* _TRY IT_
Scan the entries below and return each line that contains "California".

Stored data:
::::::::

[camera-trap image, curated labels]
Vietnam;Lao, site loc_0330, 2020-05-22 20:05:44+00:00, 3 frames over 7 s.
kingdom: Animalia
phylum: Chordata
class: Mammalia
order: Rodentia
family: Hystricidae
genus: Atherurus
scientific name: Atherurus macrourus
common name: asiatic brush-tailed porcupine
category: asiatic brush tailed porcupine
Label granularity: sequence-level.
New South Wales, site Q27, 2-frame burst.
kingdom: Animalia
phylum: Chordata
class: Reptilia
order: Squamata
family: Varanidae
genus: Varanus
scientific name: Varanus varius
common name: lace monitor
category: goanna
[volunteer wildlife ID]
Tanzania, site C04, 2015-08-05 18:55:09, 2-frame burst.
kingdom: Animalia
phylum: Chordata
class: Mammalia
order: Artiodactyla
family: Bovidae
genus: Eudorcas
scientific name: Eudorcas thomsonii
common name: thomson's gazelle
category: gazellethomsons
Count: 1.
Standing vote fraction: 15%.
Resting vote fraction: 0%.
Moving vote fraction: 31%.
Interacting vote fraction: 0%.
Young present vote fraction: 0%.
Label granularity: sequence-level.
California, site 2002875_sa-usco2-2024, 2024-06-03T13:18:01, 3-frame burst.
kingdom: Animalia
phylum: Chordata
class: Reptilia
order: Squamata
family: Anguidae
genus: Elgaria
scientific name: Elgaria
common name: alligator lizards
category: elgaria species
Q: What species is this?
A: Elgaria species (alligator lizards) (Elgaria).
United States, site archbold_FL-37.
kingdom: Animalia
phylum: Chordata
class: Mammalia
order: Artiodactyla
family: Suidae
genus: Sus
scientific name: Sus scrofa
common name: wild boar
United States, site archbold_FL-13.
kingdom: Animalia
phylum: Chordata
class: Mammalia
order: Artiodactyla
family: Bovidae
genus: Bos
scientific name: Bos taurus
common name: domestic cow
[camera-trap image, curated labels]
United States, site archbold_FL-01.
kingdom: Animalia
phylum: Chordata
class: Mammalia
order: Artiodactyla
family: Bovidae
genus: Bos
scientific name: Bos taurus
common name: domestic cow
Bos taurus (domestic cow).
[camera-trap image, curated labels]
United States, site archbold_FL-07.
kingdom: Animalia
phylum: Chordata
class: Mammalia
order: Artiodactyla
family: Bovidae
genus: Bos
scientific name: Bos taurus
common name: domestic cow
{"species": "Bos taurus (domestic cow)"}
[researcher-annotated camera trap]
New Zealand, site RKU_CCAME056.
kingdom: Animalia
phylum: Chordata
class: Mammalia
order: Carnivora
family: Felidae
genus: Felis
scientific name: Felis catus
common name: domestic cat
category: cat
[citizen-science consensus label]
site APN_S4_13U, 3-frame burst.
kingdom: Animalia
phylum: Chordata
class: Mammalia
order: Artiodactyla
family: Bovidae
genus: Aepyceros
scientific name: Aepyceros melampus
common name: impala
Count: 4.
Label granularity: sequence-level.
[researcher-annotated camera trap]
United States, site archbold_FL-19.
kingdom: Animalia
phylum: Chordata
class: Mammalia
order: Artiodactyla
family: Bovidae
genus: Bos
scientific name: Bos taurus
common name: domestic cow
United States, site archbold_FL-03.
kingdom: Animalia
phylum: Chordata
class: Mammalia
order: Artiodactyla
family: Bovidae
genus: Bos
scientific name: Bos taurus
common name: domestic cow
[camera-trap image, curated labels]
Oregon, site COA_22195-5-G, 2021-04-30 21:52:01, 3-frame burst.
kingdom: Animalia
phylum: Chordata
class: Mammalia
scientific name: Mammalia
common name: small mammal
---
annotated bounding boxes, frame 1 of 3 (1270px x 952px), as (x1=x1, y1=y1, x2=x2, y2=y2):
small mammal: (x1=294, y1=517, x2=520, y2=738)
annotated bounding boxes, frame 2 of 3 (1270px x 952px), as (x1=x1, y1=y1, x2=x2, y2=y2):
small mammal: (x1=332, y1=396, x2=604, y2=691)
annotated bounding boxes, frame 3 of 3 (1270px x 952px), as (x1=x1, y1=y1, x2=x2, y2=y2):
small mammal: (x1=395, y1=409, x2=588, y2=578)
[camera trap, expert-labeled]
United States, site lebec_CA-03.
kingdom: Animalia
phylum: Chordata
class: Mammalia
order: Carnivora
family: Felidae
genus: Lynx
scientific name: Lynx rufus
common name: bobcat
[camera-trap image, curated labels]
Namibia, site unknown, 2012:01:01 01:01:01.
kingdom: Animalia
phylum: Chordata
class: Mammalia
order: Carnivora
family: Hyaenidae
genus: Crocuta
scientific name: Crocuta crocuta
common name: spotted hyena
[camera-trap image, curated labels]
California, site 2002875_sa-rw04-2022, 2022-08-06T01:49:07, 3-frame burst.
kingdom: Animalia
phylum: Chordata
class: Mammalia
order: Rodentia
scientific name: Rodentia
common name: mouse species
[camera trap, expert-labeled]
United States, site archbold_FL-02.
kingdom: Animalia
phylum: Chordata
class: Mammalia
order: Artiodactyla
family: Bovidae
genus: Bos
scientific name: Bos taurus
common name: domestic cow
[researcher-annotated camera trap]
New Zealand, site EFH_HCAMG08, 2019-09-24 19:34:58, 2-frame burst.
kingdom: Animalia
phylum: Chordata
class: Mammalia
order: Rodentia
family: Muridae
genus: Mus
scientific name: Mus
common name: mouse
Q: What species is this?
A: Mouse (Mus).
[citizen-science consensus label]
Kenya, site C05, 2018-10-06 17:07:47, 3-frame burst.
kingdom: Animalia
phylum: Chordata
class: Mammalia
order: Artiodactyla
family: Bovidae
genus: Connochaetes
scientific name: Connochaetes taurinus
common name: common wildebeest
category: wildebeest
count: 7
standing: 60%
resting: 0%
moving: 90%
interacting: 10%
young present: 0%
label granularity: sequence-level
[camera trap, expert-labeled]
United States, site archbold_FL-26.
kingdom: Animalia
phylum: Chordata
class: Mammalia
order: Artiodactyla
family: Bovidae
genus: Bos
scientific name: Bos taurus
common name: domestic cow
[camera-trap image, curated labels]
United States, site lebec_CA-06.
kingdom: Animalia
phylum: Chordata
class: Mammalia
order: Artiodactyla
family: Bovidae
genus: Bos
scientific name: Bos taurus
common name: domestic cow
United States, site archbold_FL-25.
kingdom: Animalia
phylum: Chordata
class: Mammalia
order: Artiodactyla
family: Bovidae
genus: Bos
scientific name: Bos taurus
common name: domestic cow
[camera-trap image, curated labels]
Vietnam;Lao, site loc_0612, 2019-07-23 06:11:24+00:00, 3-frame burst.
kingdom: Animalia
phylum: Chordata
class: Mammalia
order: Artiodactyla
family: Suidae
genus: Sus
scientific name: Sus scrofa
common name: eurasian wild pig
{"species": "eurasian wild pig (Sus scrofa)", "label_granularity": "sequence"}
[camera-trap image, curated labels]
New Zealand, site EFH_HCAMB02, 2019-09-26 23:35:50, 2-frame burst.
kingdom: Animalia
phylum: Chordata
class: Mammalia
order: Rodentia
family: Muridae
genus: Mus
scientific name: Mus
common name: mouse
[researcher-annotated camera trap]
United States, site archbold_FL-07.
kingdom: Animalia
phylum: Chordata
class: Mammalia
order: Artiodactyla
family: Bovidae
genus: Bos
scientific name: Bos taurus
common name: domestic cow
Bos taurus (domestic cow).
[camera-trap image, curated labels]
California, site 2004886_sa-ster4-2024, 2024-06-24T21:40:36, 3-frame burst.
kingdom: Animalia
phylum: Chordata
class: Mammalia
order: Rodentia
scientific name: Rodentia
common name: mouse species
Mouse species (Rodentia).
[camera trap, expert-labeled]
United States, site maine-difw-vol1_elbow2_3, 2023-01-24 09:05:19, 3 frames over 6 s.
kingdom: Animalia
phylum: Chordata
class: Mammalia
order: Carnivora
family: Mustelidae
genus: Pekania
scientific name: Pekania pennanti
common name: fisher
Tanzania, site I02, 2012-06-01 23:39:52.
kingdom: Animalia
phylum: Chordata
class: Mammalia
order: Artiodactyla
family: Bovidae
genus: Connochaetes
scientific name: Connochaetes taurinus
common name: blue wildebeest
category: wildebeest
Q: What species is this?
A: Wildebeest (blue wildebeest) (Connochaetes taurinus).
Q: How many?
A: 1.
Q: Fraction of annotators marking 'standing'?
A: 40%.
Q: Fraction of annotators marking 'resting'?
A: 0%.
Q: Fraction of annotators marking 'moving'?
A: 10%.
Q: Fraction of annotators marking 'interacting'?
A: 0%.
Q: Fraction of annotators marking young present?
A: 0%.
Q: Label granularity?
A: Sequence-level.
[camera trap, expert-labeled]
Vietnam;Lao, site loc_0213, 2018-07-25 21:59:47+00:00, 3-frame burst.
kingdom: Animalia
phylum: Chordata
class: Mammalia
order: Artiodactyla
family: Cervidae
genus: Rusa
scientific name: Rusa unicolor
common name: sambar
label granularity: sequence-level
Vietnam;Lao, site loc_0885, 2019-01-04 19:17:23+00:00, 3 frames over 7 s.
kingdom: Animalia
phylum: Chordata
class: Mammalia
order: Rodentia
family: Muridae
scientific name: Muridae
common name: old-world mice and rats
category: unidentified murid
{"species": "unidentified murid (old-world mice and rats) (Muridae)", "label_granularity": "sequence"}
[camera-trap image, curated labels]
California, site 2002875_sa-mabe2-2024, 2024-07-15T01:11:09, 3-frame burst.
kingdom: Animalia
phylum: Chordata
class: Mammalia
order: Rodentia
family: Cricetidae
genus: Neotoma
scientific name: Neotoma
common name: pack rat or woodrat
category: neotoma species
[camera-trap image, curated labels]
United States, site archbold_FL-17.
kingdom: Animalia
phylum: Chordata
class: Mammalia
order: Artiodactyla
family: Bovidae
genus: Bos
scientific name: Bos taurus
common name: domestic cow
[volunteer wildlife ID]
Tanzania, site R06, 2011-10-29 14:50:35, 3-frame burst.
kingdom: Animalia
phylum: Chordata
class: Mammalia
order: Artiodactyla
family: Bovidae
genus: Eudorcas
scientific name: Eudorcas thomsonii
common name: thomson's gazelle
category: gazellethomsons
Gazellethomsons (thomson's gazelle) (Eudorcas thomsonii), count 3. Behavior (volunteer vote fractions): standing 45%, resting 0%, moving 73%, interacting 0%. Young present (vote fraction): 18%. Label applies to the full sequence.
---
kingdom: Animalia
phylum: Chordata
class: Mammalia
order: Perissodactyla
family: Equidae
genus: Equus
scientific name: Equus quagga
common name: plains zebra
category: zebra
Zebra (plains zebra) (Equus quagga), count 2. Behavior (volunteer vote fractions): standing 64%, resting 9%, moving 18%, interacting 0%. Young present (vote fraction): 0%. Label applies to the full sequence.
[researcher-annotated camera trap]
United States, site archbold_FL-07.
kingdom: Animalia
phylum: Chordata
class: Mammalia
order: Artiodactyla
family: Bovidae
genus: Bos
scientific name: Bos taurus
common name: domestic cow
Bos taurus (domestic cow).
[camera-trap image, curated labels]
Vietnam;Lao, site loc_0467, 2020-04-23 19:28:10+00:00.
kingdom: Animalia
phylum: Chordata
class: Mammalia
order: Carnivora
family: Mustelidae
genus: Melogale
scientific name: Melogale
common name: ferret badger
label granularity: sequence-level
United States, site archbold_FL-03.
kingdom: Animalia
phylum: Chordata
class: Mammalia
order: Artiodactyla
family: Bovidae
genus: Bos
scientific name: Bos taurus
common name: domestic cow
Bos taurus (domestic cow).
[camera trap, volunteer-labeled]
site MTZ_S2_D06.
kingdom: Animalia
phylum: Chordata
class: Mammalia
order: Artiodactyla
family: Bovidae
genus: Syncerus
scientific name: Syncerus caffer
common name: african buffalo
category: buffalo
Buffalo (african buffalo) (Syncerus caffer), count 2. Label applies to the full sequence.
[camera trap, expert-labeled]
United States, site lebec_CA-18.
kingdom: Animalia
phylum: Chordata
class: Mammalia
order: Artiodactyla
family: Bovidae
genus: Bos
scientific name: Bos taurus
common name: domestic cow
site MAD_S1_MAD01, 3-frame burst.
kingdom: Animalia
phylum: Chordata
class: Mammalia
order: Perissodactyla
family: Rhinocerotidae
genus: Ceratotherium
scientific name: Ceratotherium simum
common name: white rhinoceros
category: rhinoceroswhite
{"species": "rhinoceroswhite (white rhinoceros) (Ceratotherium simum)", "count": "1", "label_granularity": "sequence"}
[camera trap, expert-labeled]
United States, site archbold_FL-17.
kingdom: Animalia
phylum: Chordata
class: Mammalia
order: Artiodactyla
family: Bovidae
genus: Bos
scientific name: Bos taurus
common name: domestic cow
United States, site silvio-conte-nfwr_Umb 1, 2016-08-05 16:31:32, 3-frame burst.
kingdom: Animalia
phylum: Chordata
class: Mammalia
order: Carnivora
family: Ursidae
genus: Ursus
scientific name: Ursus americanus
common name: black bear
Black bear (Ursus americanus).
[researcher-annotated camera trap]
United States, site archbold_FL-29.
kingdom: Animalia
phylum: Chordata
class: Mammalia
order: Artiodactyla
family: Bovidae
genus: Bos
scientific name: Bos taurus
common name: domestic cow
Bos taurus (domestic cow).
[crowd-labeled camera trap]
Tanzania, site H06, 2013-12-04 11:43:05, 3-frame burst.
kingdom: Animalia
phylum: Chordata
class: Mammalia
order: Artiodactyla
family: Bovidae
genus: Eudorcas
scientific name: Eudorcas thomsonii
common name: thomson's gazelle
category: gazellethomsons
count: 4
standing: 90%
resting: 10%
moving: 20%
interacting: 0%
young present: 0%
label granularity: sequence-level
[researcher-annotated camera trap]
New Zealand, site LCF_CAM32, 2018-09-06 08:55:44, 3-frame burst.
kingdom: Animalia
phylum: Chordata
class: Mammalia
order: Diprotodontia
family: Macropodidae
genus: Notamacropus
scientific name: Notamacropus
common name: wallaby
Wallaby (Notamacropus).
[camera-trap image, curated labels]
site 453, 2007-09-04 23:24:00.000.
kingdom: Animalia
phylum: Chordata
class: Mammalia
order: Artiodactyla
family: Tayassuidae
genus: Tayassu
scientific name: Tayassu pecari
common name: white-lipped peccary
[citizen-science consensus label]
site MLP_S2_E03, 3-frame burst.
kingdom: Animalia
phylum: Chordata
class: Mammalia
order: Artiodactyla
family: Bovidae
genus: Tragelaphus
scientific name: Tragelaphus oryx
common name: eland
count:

::::::::

* _YOUR RESPONSE_
California, site 2002875_sa-usco2-2024, 2024-06-03T13:18:01, 3-frame burst.
California, site 2002875_sa-rw04-2022, 2022-08-06T01:49:07, 3-frame burst.
California, site 2004886_sa-ster4-2024, 2024-06-24T21:40:36, 3-frame burst.
California, site 2002875_sa-mabe2-2024, 2024-07-15T01:11:09, 3-frame burst.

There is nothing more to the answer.